### [WORK TASK]
Each line from the one containing "Vietnam;Lao, site loc_0324, 2020-03-14" onward, through the end of the entries, is to be transcribed exactly; nothing else is to be included.

━━ SUPPLIED MATERIAL

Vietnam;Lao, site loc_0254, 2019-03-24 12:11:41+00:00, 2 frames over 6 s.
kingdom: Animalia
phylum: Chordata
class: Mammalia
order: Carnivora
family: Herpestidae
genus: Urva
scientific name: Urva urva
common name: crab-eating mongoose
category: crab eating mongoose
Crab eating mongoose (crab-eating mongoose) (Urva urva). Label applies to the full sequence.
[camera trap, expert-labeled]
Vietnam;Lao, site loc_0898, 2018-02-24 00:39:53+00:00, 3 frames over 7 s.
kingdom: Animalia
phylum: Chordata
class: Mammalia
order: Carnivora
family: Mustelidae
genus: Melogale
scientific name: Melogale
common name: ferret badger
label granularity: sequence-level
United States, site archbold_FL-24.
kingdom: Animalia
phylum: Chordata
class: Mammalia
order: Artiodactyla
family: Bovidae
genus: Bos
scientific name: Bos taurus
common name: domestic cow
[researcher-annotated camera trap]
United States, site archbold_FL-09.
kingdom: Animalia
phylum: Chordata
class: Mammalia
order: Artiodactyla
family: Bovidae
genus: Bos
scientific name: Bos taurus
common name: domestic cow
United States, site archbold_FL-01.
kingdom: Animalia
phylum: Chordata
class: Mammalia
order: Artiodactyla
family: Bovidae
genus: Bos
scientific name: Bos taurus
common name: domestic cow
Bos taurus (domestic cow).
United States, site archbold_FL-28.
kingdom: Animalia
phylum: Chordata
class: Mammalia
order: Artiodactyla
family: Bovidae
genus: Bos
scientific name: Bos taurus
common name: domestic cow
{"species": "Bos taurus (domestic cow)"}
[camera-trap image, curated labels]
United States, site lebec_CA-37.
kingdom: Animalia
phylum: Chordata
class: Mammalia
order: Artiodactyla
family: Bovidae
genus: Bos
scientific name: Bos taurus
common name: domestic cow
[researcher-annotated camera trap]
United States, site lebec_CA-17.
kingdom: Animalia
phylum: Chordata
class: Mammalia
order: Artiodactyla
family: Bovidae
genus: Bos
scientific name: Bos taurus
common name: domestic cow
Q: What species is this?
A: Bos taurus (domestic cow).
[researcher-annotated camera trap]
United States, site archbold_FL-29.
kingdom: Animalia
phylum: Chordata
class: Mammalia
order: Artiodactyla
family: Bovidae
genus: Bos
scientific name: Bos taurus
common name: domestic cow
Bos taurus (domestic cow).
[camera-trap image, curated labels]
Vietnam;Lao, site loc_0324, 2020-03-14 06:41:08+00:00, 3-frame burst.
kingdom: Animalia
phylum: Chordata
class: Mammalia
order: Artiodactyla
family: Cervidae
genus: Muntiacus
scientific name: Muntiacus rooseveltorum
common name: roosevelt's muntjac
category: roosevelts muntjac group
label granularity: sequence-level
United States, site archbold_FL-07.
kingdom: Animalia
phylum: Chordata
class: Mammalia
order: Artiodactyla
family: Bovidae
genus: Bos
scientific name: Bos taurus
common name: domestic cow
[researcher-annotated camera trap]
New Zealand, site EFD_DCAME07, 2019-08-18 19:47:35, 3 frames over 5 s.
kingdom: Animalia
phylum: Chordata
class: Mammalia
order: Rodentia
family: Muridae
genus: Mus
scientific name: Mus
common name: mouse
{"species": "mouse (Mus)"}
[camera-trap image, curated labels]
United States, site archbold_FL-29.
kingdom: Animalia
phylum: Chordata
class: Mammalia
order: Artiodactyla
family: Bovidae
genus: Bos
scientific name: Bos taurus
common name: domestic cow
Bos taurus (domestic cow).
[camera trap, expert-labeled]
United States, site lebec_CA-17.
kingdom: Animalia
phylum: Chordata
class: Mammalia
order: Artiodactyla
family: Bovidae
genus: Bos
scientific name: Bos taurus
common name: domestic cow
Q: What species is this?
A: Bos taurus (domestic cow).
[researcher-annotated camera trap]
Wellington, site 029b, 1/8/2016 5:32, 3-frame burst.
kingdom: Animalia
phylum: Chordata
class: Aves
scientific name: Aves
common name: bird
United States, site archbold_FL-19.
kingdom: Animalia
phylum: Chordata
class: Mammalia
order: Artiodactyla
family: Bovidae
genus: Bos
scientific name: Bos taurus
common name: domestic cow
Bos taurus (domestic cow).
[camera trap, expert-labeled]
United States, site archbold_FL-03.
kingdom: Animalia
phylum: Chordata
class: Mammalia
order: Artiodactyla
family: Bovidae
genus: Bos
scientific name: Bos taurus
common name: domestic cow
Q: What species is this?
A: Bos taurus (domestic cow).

━━━━

### [WRITTEN RESPONSE]
Vietnam;Lao, site loc_0324, 2020-03-14 06:41:08+00:00, 3-frame burst.
kingdom: Animalia
phylum: Chordata
class: Mammalia
order: Artiodactyla
family: Cervidae
genus: Muntiacus
scientific name: Muntiacus rooseveltorum
common name: roosevelt's muntjac
category: roosevelts muntjac group
label granularity: sequence-level
United States, site archbold_FL-07.
kingdom: Animalia
phylum: Chordata
class: Mammalia
order: Artiodactyla
family: Bovidae
genus: Bos
scientific name: Bos taurus
common name: domestic cow
[researcher-annotated camera trap]
New Zealand, site EFD_DCAME07, 2019-08-18 19:47:35, 3 frames over 5 s.
kingdom: Animalia
phylum: Chordata
class: Mammalia
order: Rodentia
family: Muridae
genus: Mus
scientific name: Mus
common name: mouse
{"species": "mouse (Mus)"}
[camera-trap image, curated labels]
United States, site archbold_FL-29.
kingdom: Animalia
phylum: Chordata
class: Mammalia
order: Artiodactyla
family: Bovidae
genus: Bos
scientific name: Bos taurus
common name: domestic cow
Bos taurus (domestic cow).
[camera trap, expert-labeled]
United States, site lebec_CA-17.
kingdom: Animalia
phylum: Chordata
class: Mammalia
order: Artiodactyla
family: Bovidae
genus: Bos
scientific name: Bos taurus
common name: domestic cow
Q: What species is this?
A: Bos taurus (domestic cow).
[researcher-annotated camera trap]
Wellington, site 029b, 1/8/2016 5:32, 3-frame burst.
kingdom: Animalia
phylum: Chordata
class: Aves
scientific name: Aves
common name: bird
United States, site archbold_FL-19.
kingdom: Animalia
phylum: Chordata
class: Mammalia
order: Artiodactyla
family: Bovidae
genus: Bos
scientific name: Bos taurus
common name: domestic cow
Bos taurus (domestic cow).
[camera trap, expert-labeled]
United States, site archbold_FL-03.
kingdom: Animalia
phylum: Chordata
class: Mammalia
order: Artiodactyla
family: Bovidae
genus: Bos
scientific name: Bos taurus
common name: domestic cow
Q: What species is this?
A: Bos taurus (domestic cow).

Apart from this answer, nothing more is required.